» SOURCE DATA
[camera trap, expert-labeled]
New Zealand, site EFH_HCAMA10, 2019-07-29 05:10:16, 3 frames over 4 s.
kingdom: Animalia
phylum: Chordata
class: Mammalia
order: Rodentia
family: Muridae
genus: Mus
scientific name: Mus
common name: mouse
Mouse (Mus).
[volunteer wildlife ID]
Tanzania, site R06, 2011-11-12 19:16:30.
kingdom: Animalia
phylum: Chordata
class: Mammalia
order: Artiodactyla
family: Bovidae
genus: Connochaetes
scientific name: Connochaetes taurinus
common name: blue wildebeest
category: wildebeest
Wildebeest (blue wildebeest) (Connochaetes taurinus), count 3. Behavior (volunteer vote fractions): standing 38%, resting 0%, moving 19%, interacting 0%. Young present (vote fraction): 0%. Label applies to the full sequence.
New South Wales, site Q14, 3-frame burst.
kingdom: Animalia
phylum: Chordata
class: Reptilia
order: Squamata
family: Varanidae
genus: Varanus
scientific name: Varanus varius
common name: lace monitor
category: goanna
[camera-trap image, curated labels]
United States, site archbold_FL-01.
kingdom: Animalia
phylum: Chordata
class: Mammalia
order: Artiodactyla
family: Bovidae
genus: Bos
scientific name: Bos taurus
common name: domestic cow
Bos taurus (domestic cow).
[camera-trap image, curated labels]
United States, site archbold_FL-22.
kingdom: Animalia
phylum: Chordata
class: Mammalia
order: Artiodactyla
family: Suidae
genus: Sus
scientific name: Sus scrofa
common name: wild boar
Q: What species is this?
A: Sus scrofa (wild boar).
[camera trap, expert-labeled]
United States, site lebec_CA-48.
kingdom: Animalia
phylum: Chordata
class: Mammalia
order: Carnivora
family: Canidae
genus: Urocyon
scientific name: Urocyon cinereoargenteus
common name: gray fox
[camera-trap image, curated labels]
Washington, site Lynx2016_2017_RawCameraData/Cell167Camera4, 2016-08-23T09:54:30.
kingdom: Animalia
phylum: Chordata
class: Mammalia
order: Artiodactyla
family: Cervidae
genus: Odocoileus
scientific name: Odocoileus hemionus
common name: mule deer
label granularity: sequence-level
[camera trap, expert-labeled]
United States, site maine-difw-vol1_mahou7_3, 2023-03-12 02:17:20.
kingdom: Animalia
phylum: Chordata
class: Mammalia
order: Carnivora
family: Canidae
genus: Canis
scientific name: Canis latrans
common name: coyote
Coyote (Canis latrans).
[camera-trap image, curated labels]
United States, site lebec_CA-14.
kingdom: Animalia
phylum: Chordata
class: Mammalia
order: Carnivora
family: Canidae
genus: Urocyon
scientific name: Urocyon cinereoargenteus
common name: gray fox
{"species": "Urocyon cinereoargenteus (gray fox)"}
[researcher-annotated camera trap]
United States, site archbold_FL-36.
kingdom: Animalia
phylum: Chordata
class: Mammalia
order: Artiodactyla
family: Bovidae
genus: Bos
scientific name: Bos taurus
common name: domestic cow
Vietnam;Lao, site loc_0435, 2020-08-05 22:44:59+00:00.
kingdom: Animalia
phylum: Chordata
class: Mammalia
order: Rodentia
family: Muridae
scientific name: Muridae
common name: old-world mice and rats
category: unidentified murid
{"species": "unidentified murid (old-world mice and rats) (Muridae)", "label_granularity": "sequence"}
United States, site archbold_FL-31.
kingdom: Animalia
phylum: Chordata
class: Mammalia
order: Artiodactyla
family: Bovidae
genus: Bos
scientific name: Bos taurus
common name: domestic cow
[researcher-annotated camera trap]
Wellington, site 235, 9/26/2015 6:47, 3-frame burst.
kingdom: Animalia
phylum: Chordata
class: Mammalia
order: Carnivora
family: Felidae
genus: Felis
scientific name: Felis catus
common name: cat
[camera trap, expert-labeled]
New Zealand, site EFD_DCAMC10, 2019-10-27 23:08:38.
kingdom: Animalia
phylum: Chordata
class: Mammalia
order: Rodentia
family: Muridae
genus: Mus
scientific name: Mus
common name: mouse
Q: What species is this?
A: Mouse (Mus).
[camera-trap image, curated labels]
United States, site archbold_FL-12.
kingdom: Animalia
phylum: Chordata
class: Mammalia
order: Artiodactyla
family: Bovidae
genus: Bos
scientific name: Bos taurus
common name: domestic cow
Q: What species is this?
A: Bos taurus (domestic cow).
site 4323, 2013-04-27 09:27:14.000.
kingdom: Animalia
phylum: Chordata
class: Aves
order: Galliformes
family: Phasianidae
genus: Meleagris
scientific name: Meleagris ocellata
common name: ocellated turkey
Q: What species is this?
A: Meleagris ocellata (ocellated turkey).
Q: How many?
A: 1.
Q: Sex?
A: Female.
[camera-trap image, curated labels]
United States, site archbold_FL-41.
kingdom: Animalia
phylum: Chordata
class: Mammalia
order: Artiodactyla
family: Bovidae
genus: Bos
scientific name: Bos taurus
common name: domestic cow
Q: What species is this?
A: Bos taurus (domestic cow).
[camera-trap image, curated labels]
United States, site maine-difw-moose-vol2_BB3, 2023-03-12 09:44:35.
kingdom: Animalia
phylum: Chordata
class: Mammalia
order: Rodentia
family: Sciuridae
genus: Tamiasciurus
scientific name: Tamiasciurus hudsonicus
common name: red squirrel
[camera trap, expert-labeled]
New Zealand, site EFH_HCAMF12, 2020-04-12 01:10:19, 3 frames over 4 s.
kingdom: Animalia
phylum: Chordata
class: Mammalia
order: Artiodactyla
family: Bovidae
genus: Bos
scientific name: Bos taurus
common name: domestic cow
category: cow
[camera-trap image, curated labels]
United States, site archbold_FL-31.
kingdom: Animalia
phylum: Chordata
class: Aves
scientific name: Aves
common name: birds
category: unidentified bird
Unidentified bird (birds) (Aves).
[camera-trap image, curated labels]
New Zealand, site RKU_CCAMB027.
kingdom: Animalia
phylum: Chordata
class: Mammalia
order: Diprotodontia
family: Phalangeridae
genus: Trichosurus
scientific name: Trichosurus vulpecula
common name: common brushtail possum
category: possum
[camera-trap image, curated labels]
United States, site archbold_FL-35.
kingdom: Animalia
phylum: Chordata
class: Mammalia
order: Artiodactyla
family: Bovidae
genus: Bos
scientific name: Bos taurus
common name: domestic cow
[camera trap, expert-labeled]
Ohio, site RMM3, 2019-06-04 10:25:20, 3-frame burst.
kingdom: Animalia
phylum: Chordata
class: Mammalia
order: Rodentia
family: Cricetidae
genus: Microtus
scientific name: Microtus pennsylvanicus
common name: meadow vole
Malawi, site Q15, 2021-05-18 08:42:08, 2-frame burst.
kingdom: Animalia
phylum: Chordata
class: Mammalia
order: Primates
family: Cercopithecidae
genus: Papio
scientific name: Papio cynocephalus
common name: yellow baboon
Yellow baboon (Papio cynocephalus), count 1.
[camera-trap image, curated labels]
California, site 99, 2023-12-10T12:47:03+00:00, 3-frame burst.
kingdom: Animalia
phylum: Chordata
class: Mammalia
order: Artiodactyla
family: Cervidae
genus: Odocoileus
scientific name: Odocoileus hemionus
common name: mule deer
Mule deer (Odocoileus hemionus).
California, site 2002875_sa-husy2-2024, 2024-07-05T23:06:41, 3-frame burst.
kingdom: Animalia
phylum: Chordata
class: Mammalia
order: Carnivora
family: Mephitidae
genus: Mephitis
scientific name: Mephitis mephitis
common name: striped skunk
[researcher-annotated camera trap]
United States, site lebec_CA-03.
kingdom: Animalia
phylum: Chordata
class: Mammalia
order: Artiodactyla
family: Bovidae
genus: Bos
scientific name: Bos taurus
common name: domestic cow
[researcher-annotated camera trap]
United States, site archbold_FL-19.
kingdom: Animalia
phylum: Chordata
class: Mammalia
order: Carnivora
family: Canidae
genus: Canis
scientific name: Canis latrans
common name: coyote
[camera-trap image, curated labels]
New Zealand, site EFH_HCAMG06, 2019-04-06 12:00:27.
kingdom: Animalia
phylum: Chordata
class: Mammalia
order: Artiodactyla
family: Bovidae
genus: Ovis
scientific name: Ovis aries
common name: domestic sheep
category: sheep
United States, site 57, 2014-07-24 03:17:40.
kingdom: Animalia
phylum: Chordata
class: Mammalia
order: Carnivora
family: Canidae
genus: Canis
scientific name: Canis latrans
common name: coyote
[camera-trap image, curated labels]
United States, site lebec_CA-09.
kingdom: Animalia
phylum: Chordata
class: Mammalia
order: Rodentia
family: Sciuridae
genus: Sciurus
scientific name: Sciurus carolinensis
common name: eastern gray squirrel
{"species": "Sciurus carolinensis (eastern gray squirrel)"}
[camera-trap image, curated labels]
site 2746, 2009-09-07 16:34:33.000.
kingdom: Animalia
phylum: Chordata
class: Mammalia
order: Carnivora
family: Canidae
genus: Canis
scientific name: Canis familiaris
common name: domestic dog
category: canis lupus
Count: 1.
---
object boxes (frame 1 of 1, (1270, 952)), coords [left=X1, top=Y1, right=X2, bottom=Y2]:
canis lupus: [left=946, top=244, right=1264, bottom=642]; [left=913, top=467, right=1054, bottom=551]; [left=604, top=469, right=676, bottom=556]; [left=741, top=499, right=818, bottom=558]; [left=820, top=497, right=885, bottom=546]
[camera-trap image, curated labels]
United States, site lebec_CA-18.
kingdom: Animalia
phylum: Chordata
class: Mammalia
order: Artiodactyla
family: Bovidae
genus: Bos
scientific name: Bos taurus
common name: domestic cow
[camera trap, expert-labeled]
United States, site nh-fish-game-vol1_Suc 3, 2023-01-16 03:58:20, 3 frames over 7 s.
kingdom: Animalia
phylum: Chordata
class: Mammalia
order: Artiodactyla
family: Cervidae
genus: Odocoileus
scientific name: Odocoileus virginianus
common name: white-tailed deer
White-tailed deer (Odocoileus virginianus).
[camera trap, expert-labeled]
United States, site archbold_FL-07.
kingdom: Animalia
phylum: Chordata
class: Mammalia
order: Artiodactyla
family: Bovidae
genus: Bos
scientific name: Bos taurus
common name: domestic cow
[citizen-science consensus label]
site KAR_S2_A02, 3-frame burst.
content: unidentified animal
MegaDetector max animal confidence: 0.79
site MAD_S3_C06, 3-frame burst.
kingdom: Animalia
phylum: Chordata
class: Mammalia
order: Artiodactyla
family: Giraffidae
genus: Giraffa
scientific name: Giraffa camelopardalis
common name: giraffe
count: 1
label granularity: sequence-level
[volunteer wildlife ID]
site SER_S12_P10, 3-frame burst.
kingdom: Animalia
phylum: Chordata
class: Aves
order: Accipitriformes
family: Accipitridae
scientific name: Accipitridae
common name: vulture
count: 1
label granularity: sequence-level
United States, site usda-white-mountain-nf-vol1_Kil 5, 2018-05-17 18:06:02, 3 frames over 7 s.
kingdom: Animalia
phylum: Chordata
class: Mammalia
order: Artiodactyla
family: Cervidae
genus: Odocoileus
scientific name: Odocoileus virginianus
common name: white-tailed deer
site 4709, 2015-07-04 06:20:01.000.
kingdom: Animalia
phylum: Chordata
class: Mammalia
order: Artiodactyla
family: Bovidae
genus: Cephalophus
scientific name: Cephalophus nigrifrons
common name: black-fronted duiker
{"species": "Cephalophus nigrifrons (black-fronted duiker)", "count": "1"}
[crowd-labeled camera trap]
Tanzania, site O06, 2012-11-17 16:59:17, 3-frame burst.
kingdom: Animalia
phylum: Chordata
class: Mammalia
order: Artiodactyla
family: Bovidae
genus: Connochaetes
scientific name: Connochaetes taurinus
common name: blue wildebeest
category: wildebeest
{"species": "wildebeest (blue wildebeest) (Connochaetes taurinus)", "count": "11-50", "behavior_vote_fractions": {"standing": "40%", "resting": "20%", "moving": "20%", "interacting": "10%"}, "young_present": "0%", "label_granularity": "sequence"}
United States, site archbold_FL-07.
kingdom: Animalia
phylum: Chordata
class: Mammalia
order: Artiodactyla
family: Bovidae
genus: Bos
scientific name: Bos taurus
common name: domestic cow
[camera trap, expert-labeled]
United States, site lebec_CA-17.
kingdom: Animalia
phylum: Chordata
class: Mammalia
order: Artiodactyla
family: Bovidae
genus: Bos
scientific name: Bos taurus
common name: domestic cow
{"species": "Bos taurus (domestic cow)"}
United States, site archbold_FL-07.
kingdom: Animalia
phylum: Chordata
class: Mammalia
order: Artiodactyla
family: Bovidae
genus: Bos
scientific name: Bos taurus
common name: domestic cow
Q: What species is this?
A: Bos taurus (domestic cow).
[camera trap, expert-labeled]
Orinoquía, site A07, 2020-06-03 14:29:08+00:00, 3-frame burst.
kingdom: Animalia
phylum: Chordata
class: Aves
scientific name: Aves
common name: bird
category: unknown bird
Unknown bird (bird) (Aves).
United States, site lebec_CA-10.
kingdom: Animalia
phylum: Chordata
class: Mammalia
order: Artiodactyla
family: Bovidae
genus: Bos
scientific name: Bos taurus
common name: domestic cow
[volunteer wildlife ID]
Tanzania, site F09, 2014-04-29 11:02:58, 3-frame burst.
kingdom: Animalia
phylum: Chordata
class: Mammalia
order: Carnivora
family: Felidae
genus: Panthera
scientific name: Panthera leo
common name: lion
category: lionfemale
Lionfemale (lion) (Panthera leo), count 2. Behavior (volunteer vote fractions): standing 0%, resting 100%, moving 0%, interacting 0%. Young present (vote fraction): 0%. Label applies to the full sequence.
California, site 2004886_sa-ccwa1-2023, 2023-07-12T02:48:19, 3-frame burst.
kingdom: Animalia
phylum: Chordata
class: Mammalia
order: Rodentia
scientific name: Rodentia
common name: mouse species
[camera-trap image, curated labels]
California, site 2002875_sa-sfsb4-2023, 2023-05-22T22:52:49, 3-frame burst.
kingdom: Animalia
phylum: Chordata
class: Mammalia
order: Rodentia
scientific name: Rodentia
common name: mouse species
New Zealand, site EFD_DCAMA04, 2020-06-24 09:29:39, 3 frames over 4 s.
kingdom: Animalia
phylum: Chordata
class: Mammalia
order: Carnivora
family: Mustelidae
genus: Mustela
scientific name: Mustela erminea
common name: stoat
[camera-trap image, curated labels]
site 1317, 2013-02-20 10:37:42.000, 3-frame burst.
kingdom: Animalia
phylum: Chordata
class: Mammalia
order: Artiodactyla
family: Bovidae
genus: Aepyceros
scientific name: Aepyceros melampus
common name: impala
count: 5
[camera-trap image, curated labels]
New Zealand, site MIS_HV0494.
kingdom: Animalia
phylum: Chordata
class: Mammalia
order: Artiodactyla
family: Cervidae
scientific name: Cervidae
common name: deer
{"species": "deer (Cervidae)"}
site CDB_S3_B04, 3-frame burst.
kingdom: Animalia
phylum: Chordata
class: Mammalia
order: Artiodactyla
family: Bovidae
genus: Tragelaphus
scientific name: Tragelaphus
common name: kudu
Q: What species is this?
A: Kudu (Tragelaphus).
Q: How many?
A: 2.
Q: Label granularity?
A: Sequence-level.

» EXERCISE OBJECTIVE
From the first line of the records to the line containing "class: Reptilia", inclusive, transcribe everything exactly and leave out the rest.

» EXPECTED ANSWER
[camera trap, expert-labeled]
New Zealand, site EFH_HCAMA10, 2019-07-29 05:10:16, 3 frames over 4 s.
kingdom: Animalia
phylum: Chordata
class: Mammalia
order: Rodentia
family: Muridae
genus: Mus
scientific name: Mus
common name: mouse
Mouse (Mus).
[volunteer wildlife ID]
Tanzania, site R06, 2011-11-12 19:16:30.
kingdom: Animalia
phylum: Chordata
class: Mammalia
order: Artiodactyla
family: Bovidae
genus: Connochaetes
scientific name: Connochaetes taurinus
common name: blue wildebeest
category: wildebeest
Wildebeest (blue wildebeest) (Connochaetes taurinus), count 3. Behavior (volunteer vote fractions): standing 38%, resting 0%, moving 19%, interacting 0%. Young present (vote fraction): 0%. Label applies to the full sequence.
New South Wales, site Q14, 3-frame burst.
kingdom: Animalia
phylum: Chordata
class: Reptilia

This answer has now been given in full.